Selasa, 22 Juni 2010

JAMU PAHIT UNTUK KESEHATAN MENTALITAS


Waktu is your baby menonta dan menangis kejang saat dikasih 'cekok' sebenarnya apa yang sedang anda lakukan? Sengaja menyiksa anak? Anda akan berhadapan dengan Komisi Perlindungan Anak. Tentunya cukup dipahami siapa saja bahwa maksud anda tentu ingin membuat si anak segar bukar dan tak gampang masuk angin.
Cekok atau jamu kita pahami mengandung rasa pahit 'njekek'. Di lidah tidak gampang hilang mesti kemudian mencoba mencarakan dengan mereguk minuman air tawar. Sikap setiap orang tua yang memberi menu dengan rasa tak karuan itu jelas tidak dipahami oleh si anak. Itulah mengapa si anak menangis dan meronta karena merasa tersiksa. Kalau ia mampu melakukan tindakan bagaikan orang dewasa yang memiliki penalaran, tentu si ibu akan diembat sampai klenger. Apa yang dilakukan si ibu merupakan tindakan prefentif yang tidak bisa digugat dengan Undang-undang Perlindungan Anak. Kalau dulu, jaman Nabi, tindakan prefentif dilakukan oleh Malaikat Jibril yang langsung membedah dada Muhammad kecil untuk dibersihkan hatnyai. Tujuannya jelas, tak lain adalah mengupayakan mentalitas anak agar tidak lemah. Dalam dunia medis ada istilah 'dengan tubuh yang sehat terdapat mentalitas yang sehat pula'.
Fenomena yang demikian, tentu tidak pernah terhenti sepanjang orang terus hidup. Istilah bencana alam yang sering terjadi, tak lain adalah peringatan yang datang berupa kritikan alam. Memang istilah umumnya bisa berubah menjadi musibah, namun secara hakikiyahnya semua terjadi karena akibat jamunya kurang atau segan ditelan manusia. Keberadaan manusia di dunia ini sangat dekat dan lekat berpengaruh terhadap eko kosmos. Ketika kita punya ayam saja, sudah harus berupaya mencarikan makan, membikinkan kandang, mengatur jadual keluar masuk sang ayam. Terhadap rambut kita saja, kita akan disibukkan dengan menyisir, mengkeramas, cari shampo, mencukur rapi dan seterusnya. Pada aktifitas yang demkkian menuntut kita harus bicara dan mendengar orang lain bicara, apalgi ketika kita beraktifias menjadi pejabat atau pengelola negara.

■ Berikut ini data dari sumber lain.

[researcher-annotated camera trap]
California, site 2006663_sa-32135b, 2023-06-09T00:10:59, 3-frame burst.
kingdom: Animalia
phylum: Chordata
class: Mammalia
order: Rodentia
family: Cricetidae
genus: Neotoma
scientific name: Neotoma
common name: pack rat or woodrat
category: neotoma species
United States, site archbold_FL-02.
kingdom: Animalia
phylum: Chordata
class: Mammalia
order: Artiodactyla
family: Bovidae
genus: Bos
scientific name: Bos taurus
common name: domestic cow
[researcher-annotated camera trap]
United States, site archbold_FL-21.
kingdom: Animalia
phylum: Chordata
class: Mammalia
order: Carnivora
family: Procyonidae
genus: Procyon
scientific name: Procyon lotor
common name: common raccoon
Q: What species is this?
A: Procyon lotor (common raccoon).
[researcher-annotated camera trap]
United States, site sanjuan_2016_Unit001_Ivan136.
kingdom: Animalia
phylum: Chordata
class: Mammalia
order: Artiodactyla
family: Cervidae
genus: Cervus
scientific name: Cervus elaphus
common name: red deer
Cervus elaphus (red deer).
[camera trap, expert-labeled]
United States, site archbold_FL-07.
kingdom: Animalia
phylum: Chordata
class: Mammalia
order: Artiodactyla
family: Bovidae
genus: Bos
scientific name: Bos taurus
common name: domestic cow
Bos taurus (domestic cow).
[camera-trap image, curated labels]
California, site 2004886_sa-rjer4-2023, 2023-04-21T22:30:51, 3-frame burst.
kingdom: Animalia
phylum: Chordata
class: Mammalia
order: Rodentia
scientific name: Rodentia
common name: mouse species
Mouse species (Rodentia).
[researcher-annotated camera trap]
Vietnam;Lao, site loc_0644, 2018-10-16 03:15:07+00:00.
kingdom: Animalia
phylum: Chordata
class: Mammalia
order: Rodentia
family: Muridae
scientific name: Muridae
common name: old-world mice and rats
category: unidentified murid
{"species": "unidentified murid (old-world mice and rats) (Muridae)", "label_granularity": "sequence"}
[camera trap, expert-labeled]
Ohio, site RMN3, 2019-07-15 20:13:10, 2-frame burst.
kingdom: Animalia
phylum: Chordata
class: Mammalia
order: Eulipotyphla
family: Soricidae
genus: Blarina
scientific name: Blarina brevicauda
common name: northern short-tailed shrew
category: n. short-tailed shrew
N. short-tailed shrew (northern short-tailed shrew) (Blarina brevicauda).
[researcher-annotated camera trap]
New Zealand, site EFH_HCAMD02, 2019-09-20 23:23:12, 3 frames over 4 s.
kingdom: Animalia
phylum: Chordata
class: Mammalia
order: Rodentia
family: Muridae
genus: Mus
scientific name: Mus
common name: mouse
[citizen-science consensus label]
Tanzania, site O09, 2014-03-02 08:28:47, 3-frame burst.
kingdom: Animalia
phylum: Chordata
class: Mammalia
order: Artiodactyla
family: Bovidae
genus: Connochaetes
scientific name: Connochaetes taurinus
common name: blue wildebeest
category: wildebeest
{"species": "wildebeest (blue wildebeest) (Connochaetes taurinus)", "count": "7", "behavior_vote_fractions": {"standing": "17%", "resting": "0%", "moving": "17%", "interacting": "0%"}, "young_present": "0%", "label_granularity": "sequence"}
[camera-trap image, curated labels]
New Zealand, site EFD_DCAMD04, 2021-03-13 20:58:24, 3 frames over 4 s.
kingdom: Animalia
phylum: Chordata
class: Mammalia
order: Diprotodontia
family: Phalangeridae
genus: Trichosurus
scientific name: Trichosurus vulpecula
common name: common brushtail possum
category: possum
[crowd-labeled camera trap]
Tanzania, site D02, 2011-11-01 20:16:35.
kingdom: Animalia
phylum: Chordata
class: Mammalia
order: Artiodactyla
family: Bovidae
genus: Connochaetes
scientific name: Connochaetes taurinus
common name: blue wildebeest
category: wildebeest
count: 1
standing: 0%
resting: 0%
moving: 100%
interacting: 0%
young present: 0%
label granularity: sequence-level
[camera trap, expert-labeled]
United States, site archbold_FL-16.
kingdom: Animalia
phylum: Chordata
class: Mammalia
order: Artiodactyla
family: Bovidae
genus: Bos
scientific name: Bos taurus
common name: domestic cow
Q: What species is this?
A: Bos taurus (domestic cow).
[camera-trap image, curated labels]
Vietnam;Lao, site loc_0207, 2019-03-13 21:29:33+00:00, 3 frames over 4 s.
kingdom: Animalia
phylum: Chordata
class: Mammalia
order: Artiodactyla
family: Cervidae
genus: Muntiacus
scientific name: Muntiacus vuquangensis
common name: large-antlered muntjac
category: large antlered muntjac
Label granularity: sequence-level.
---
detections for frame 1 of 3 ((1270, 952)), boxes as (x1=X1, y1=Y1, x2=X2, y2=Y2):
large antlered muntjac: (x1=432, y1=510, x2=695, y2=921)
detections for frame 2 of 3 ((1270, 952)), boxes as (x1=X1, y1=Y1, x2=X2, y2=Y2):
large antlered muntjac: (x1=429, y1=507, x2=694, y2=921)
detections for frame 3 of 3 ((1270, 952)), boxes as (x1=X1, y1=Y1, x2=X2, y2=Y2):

Ironisnya, pada saat kita merasa memiliki kedudukan dimana usia sudah mendewasa mulai segan meronta dan menangis atau berkecimpung dengan penderitaan. Ini terjadi justru karena negeri kita merdeka. Kerena itu, kemerdekaan kadang membikin orang malah tidak memiliki ketahanan mentalitas. Tidak perlu dibicarakan lebih banyak, contohnya kerap kita dengar dan kita lihat melalui siaran televisi.
Orang mestinya senang minum jamu dan jamu yang manjur tentu pahit, namun sudah terlanjur lidah merdekanya mampu membedakan mana yang pahit dan mana yang manis, maka manislah yang terus didekatkan ke lidah kita.

Mari kiia amati diri kita sendiri. Apakah kita masih berani mereguk jamu pahit? Apakah ketika kita menghadapi persoalan dan kritikan dapat kita ramu menjadi jamu pahit yang justru kalau kita reguk akan menjadi sehat dan kuat? Ataukah ketika muncul sebuah kritikan kita membuat argument dan alibi untuk membuang jauh yang demikian? Kalau kita tidak mau menelan dengan suka rela, sudah barang tentu peradaban yang sedang kita bangun bersama ini adalah peradaban jauh lebih buruk daripada peradaban manusia gua (caveman). Itulah mengapa di Al Qur'an dikatakan bahwa pada tataran berikutnya manusia bisa menjadi makhluq paling jelek meskipun secara phisik norlmal saja.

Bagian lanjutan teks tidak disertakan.